Supplied records:
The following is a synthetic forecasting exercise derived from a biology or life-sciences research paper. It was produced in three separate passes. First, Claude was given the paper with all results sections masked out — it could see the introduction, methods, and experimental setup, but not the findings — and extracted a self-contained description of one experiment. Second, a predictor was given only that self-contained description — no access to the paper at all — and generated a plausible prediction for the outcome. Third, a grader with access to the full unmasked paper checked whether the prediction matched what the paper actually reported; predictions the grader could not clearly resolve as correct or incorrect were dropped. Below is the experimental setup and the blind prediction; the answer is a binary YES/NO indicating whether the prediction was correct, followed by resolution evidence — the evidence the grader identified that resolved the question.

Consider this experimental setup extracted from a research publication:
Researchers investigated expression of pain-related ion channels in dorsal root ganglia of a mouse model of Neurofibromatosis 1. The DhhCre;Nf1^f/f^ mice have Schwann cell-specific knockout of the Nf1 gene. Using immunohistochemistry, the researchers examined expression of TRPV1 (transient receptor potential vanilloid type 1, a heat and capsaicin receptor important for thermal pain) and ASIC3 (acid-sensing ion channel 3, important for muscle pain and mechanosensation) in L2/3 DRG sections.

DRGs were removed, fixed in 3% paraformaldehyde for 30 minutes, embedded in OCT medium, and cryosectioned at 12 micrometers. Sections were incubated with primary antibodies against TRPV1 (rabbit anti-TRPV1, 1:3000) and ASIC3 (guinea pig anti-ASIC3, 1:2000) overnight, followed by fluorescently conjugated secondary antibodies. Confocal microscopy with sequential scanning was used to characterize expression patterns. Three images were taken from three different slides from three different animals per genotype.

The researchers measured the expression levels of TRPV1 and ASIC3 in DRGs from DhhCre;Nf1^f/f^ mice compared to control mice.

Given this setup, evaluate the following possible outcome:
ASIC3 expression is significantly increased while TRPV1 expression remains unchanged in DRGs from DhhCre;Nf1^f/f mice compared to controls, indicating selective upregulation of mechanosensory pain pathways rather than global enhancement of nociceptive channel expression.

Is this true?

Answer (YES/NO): NO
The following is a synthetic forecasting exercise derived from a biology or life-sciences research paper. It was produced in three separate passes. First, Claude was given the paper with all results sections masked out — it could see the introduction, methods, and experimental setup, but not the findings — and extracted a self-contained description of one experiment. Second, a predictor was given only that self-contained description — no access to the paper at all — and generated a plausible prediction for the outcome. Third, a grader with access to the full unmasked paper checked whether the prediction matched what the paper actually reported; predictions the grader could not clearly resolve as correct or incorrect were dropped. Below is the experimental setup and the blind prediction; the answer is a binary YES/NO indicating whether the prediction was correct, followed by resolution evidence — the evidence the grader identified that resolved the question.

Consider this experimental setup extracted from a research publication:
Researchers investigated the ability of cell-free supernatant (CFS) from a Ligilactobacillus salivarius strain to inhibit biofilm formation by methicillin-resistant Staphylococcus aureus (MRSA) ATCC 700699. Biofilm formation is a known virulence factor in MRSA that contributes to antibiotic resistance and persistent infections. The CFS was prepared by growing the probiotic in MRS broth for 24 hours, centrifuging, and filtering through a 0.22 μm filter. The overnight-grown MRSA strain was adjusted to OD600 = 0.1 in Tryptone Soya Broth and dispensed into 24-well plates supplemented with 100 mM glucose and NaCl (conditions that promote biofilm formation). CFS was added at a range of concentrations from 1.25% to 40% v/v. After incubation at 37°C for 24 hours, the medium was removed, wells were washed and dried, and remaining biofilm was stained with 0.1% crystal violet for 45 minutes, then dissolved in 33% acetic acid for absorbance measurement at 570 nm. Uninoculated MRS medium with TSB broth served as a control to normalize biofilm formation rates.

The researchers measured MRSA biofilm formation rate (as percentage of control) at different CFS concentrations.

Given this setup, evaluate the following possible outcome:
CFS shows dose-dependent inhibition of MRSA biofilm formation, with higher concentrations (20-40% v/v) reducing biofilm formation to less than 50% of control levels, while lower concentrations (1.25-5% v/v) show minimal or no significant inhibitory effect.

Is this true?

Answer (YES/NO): NO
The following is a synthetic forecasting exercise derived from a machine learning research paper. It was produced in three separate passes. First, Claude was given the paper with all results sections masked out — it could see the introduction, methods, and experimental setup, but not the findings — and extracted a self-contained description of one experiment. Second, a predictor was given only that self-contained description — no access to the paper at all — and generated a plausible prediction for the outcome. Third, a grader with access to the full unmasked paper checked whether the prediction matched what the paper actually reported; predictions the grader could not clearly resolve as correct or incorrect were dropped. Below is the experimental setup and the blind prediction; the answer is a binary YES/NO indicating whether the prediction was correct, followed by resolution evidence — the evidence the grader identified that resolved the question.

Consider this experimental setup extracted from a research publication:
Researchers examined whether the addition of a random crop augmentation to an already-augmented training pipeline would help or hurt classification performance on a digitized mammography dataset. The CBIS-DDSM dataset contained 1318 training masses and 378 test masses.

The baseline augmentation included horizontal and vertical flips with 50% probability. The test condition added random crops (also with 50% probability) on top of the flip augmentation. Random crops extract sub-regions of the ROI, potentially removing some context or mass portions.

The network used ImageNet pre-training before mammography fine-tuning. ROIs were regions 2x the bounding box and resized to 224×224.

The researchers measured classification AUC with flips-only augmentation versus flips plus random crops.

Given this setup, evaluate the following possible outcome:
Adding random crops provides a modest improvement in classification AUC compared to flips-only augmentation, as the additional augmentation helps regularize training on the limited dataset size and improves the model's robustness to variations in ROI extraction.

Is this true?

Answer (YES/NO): YES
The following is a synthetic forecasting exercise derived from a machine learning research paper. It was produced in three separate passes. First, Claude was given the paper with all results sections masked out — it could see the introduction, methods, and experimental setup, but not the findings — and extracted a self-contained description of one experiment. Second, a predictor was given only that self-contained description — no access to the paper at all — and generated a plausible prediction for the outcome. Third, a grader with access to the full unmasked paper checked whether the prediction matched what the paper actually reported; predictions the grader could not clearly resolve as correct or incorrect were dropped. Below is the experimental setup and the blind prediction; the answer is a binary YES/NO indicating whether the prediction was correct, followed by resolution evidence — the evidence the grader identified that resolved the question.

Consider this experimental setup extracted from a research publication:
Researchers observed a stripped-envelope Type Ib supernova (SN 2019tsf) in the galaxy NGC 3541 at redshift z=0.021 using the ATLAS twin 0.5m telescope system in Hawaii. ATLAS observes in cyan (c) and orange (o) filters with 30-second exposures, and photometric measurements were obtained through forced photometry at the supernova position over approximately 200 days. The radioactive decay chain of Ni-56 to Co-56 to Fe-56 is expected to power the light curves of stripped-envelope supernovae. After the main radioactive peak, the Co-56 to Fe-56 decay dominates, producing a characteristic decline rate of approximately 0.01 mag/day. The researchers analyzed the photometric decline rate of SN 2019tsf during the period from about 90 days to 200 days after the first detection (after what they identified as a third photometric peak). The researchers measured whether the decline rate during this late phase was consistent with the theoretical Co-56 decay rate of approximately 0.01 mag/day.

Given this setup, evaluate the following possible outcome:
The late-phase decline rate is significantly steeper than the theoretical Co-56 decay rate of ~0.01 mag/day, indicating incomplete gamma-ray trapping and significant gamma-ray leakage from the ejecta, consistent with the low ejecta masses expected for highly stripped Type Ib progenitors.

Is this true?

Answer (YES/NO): YES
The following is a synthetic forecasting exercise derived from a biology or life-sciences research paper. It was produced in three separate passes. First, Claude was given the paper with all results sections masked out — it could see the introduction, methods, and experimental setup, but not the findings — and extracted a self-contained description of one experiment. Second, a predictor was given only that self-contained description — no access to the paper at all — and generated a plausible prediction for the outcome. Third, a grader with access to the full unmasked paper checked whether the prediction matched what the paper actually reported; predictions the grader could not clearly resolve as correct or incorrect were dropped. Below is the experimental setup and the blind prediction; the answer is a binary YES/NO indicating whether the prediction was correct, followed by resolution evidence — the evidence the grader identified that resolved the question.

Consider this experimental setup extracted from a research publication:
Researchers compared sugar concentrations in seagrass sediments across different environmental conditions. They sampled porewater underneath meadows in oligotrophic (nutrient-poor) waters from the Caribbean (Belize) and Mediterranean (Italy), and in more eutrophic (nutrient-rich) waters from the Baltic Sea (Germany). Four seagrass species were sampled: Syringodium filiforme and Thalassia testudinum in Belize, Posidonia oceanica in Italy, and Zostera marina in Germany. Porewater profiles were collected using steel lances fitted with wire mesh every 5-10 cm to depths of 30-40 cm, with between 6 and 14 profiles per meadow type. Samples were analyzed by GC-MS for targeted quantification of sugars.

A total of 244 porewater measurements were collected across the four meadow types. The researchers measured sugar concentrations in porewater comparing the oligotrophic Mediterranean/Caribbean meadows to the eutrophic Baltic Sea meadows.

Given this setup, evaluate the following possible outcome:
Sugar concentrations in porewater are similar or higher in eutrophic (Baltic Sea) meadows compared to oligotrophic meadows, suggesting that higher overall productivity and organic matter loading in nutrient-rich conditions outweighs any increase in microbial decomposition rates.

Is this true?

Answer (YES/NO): NO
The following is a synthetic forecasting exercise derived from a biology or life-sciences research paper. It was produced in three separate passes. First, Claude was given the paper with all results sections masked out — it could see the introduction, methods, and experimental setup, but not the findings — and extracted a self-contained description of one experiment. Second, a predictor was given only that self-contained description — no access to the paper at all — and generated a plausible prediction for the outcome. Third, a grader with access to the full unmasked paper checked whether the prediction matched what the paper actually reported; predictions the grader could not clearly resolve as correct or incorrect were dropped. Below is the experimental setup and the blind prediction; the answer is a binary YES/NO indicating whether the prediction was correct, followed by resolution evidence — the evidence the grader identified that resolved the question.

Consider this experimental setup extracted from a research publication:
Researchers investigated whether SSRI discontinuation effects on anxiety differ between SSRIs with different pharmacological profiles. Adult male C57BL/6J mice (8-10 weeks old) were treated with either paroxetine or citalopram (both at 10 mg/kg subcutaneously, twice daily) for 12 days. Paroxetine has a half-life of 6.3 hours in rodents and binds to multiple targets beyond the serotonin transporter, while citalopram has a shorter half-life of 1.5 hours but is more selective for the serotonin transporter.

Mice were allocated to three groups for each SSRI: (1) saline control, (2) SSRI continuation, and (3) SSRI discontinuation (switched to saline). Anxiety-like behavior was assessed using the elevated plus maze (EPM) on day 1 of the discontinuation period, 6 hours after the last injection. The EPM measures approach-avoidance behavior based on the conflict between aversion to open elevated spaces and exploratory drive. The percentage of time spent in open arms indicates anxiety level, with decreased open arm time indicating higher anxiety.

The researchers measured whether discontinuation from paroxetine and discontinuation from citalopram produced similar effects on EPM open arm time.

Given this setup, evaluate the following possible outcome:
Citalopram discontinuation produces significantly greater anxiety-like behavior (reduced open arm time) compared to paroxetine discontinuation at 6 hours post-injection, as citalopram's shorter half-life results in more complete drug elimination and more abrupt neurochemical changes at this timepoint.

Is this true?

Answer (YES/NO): NO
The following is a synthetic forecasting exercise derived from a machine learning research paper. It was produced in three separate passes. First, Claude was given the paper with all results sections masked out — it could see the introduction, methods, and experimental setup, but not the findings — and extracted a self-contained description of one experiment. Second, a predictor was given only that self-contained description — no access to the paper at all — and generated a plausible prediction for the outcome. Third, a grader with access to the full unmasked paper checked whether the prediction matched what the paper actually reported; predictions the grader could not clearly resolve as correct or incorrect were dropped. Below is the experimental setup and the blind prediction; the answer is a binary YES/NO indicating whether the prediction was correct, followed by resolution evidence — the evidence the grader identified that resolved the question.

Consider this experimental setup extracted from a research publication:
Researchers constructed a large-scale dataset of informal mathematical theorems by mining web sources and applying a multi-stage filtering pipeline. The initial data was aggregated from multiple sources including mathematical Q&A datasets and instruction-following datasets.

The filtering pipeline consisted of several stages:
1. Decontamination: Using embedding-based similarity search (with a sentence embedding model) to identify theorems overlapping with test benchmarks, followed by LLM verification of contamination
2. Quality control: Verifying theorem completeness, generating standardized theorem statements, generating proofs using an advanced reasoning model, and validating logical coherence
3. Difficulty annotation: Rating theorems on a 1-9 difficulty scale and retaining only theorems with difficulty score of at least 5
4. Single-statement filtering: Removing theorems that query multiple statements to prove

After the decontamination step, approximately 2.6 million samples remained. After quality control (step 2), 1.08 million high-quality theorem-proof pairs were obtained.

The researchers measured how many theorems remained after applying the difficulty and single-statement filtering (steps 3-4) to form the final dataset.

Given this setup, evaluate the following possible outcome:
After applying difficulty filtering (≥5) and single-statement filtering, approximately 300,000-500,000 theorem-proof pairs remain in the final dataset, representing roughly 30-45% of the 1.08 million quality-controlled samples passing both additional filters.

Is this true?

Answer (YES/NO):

Exercise instructions:
In the entries above, find every line with the word "levels" and list it.

Exercise result:
The researchers measured the expression levels of TRPV1 and ASIC3 in DRGs from DhhCre;Nf1^f/f^ mice compared to control mice.
CFS shows dose-dependent inhibition of MRSA biofilm formation, with higher concentrations (20-40% v/v) reducing biofilm formation to less than 50% of control levels, while lower concentrations (1.25-5% v/v) show minimal or no significant inhibitory effect.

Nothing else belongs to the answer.